Nera di Arbus
- Conservation status: FAO (2007): not listed; DAD-IS (2025): not at risk;
- Other names: Pecora Nera di Arbus
- Country of origin: Italy
- Distribution: Sardinia
- Use: dual-purpose, primarily for milk

Traits
- Weight: Male: 46 kg; Female: 35 kg;
- Height: Male: 65 cm; Female: 58 cm;
- Wool colour: black
- Face colour: black
- Horn status: horned

Notes
- ear-lobes small or absent

= Nera di Arbus =

Italian breed of sheep

The Nera di Arbus, more fully Pecora Nera di Arbus ('black sheep of Arbus'), is an Italian breed of small domestic sheep indigenous to the Mediterranean island of Sardinia, off the western coast of central Italy. It is closely similar to the widespread Sarda breed of Sardinia, but is completely black. It takes its name from the comune of Arbus, in the province of Medio Campidano, in the south-western part of the island. It is raised in the provinces of Cagliari, Nuoro, Oristano and Sassari. The breed achieved official recognition in 2008.

== History ==

The Nera di Arbus is one of the seventeen autochthonous Italian sheep breeds for which a genealogical herd-book is kept by the Associazione Nazionale della Pastorizia, the Italian national association of sheep-breeders. In 2008, the first year of registration, 233 head were registered in the herd-book; in 2013 the total number recorded was 4118; for 2023 a total of 8389 head was reported, including 7403 breeding ewes and 313 active rams. In 2025 the conservation status of the breed was listed as "not at risk".

== Characteristics ==

The Nera di Arbus is closely similar to the widespread Sarda breed of Sardinia, but is completely black.
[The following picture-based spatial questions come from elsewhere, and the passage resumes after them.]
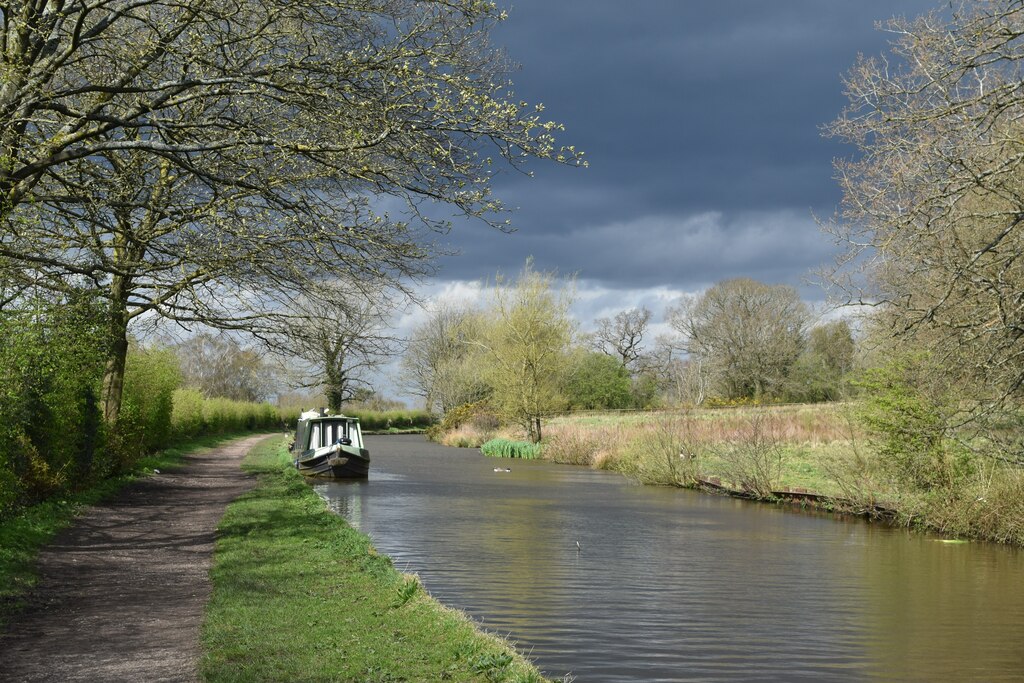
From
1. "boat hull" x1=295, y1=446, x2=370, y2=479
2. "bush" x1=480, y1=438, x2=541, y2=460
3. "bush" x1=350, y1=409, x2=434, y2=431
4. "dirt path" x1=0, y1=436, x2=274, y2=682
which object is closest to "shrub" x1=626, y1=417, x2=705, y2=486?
"boat hull" x1=295, y1=446, x2=370, y2=479

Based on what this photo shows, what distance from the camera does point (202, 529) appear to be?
14.4m

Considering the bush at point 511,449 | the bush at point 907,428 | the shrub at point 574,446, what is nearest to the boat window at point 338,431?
the shrub at point 574,446

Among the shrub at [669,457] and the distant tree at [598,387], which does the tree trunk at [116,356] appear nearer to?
the shrub at [669,457]

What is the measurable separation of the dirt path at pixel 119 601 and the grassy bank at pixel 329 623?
0.89ft

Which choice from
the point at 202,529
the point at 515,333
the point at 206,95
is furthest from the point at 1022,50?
the point at 515,333

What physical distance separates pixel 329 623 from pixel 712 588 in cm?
634

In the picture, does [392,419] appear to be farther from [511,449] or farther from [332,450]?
[332,450]

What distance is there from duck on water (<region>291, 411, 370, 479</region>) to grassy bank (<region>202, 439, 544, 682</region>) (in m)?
16.8

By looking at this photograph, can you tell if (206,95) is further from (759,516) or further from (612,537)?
(759,516)

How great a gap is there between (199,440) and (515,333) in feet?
52.6

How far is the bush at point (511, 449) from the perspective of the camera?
4462 cm

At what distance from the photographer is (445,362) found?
74.6 meters

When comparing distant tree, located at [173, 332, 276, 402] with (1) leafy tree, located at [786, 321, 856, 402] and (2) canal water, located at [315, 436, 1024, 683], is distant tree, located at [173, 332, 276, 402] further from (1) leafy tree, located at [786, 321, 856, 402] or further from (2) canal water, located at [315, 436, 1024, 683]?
(2) canal water, located at [315, 436, 1024, 683]

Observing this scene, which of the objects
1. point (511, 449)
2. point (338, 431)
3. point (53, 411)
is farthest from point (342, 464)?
point (511, 449)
The fleece is black, covering the whole body except for the face and lower legs; the skin is elastic, fine and black, sometimes with pale flecks in those areas that are free of wool. Average body weights are 35 kg for ewes and 46 kg for rams; average heights at the shoulder are 58 cm and 65 cm respectively.

== Use ==

The milk yield of the Nera di Arbus, over and above that taken by the lambs, averages 50 litres in 100 days for primiparous ewes, and 88±– litres in 180 days for pluriparous ones. The milk averages 6.5% milk-fat and 5.6% milk protein. Lambs weigh 9.5±– kg at 30 days. Rams yield about 2 kg of wool, ewes about 1.2 kg; the wool is of coarse quality. It is used to make orbace, a coarse hand-woven cloth, from which two traditional Sardinian garments are made: sa mastrucca, the overcoat worn by shepherds; and su sacu, a heavy waterproof blanket.